Running HiveServer2 |

For running HiveServer2, Hive on MR3 can create three kinds of Pods: HiveServer2 Pod, DAGAppMaster Pod, and ContainerWorker Pod.

A HiveServer2 Pod runs a HiveServer2 container and optionally another container for DAGAppMaster in LocalProcess mode. The user creates a HiveServer2 Pod by executing the script kubernetes/run-hive.sh.
A DAGAppMaster Pod is created by HiveServer2 when DAGAppMaster is configured to run in Kubernetes mode (i.e., mr3.master.mode is set to kubernetes in mr3-site.xml).
A ContainerWorker Pod runs a ContainerWorker container and is created by DAGAppMaster at runtime.

Configuring the HiveServer2 Pod

The file kubernetes/yaml/hive.yaml creates a Pod for running HiveServer2 (by creating a Deployment). The user should update several sections in this file according to Kubernetes cluster settings.

In the spec/template/spec/containers section:

The image field should match the Docker image specified by DOCKER_HIVE_IMG in kubernetes/env.sh.
The args field specifies the DAGAppMaster mode: --localthread for LocalThread mode, --localprocess for LocalProcess mode, and --kubernetes for Kubernetes mode.
The resources/requests and resources/limits fields specify the resources to to be allocated to a HiveServer2 Pod.
The three fields ports/containerPort, readinessProbe/tcpSocket/port, and livenessProbe/tcpSocket/port should match the port number specified in hiveserver2-service.yaml.

$ vi kubernetes/yaml/hive.yaml

spec:
  template:
    spec:
      containers:
      - image: 10.1.91.17:5000/hive3
        args: ["start", "--kubernetes"]
        resources:
          requests:
            cpu: 4
            memory: 32Gi
          limits:
            cpu: 4
            memory: 32Gi
        ports:
        - containerPort: 9852
        readinessProbe: 
          tcpSocket: 
            port: 9852 
        livenessProbe: 
          tcpSocket: 
            port: 9852

In the spec/template/spec/volumes section:

The configMap/name field under conf-k8s-volume should match the name specified by CONF_DIR_CONFIGMAP in kubernetes/env.sh.
The secret/secretName field under key-k8s-volume should match the name specified by KEYTAB_SECRET in kubernetes/env.sh.

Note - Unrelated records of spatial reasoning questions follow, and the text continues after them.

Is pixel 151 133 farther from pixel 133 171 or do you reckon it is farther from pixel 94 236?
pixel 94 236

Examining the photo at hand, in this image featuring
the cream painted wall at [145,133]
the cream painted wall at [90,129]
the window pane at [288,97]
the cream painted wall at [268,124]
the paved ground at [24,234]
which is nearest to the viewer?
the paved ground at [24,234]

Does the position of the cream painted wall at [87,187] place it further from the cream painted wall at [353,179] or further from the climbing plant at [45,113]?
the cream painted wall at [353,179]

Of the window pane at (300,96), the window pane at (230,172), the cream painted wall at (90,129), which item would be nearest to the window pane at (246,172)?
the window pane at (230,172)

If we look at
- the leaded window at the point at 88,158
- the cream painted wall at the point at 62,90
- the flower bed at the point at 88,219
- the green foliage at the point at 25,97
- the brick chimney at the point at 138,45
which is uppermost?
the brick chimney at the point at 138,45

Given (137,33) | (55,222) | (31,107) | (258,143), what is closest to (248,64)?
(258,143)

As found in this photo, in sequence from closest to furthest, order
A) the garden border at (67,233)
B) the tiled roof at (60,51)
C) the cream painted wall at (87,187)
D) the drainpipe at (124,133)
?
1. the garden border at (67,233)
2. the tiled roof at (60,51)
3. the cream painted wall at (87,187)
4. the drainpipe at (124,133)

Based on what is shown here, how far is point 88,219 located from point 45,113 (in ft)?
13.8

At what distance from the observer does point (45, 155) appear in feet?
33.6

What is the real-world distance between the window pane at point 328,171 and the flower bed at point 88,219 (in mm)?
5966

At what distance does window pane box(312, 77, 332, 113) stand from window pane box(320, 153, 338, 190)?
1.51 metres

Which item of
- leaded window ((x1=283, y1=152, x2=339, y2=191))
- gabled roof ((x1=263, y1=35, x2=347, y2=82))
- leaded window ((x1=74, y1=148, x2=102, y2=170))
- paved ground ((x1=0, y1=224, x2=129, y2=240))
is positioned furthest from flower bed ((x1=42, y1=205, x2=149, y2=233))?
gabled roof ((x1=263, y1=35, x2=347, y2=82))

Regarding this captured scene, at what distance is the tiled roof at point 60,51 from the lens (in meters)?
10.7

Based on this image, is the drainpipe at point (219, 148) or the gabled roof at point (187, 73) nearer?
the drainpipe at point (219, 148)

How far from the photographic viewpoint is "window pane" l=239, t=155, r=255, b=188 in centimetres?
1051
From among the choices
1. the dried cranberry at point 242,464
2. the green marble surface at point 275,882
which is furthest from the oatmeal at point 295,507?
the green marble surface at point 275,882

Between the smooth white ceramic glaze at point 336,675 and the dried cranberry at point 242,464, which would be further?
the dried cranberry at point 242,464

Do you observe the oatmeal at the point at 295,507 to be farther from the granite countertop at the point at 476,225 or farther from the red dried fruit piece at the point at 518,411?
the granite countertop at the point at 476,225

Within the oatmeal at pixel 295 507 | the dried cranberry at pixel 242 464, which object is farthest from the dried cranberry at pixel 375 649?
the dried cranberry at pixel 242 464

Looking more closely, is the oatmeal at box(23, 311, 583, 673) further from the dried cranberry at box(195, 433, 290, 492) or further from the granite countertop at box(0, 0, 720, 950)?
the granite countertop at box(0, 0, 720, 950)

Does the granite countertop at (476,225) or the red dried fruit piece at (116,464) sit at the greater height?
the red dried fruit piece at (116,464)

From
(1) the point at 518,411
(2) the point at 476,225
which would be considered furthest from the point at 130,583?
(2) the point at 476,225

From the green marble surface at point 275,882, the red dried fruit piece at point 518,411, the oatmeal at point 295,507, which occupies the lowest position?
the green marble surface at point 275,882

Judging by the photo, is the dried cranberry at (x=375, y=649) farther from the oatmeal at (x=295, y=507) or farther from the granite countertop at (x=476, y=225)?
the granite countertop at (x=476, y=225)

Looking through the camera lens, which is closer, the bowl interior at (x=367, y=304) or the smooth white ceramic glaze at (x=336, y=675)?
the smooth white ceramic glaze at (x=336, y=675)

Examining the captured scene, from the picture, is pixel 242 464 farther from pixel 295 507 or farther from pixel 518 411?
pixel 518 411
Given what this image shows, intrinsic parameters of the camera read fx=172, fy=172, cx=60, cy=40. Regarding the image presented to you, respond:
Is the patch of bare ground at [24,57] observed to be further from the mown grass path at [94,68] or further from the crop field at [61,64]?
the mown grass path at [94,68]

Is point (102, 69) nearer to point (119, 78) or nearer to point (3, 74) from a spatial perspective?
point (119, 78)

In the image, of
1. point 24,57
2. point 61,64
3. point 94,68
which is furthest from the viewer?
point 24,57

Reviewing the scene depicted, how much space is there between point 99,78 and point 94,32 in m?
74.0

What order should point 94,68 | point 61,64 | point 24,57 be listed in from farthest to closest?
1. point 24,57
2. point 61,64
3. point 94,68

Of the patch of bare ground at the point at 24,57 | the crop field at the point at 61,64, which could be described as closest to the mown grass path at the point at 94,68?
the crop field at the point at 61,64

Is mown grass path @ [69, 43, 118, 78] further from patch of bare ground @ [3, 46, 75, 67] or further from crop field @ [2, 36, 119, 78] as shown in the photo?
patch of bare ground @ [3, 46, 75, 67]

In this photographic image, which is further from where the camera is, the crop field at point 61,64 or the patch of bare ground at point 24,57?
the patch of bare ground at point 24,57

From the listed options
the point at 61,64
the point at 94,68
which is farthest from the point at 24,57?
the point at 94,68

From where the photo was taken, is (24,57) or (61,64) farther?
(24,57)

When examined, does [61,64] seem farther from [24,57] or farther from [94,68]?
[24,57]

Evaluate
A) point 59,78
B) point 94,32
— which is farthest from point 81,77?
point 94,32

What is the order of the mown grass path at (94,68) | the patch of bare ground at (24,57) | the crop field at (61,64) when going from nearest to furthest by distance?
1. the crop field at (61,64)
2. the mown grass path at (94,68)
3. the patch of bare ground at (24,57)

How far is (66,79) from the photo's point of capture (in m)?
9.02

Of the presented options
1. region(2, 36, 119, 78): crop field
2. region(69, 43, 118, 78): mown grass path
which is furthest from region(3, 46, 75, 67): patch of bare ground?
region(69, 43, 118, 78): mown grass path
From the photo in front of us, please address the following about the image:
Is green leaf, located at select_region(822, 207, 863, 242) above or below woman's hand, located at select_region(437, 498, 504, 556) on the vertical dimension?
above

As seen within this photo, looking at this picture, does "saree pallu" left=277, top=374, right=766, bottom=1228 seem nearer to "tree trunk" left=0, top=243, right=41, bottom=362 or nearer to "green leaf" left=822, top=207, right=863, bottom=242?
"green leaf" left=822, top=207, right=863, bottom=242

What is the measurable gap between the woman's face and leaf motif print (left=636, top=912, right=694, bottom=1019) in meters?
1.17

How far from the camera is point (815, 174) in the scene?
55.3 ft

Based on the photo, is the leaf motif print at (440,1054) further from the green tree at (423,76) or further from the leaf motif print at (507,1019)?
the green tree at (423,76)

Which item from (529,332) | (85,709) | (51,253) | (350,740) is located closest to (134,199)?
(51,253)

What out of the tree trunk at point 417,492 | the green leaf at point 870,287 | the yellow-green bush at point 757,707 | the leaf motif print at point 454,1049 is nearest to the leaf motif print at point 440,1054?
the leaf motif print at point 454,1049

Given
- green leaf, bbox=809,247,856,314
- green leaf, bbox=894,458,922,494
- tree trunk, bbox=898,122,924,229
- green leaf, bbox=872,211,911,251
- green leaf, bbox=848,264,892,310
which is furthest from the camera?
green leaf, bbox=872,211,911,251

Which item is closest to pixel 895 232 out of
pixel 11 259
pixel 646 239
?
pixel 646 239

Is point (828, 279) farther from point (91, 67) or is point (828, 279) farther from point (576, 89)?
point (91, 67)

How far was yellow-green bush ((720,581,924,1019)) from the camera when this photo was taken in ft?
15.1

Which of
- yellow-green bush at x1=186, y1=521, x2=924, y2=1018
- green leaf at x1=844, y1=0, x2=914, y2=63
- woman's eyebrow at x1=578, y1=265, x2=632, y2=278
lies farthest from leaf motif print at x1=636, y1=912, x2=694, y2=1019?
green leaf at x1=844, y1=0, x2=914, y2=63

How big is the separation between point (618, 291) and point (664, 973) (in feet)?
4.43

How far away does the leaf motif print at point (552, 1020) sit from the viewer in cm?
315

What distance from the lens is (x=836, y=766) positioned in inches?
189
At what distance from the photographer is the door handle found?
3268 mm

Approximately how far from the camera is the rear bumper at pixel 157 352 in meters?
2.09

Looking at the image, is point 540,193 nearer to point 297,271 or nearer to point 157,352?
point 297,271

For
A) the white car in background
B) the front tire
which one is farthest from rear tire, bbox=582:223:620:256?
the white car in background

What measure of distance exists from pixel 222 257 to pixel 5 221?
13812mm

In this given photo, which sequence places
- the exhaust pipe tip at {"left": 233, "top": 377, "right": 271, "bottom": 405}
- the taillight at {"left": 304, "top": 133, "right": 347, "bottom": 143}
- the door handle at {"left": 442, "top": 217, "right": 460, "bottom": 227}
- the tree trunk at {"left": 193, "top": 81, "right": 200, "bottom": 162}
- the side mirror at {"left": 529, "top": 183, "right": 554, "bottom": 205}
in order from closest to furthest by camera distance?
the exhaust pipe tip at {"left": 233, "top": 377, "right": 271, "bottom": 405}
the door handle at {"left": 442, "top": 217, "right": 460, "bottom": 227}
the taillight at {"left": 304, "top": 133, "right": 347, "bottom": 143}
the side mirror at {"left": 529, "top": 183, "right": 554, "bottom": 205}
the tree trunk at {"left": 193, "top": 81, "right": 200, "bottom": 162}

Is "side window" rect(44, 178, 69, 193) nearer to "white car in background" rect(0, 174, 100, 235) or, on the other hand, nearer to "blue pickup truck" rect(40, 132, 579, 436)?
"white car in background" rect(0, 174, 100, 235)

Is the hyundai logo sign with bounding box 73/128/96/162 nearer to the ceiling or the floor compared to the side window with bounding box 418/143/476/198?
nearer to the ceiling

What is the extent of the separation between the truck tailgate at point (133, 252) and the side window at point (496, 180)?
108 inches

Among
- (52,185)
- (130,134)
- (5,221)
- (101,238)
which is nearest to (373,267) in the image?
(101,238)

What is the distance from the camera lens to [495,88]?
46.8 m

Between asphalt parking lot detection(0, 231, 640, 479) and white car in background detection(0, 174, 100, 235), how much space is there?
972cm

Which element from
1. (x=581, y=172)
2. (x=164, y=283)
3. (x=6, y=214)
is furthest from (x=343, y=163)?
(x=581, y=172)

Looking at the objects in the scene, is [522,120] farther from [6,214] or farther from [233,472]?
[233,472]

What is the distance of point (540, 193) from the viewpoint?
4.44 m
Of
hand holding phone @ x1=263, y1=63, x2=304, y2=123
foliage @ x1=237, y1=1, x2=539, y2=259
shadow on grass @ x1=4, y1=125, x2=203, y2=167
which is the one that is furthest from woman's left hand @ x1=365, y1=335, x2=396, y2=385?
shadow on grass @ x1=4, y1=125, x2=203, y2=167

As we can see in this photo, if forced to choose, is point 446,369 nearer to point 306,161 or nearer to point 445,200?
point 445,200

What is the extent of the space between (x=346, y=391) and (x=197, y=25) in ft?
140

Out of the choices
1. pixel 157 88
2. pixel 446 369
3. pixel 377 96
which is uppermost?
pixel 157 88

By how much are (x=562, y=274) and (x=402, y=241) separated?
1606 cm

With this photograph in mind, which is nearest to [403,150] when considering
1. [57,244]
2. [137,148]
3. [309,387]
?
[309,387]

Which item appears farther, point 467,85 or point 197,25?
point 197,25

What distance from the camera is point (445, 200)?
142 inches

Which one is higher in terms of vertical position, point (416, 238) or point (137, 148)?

$ vi kubernetes/yaml/hive.yaml

spec:
  template:
    spec:
      volumes:
      - name: conf-k8s-volume
        configMap:
          name: hivemr3-conf-configmap
      - name: key-k8s-volume
        secret:
          secretName: hivemr3-keytab-secret

The spec/template/spec/hostAliases field can list aliases for hosts that may not be found in the default DNS. For example, the host running Metastore may be unknown to the default DNS, in which case the user can add an alias for it.

Using Kerberos-based authentication

In order to use Kerberos-based authentication: the configuration key hadoop.security.authentication should be set to kerberos in kubernetes/conf/core-site.xml.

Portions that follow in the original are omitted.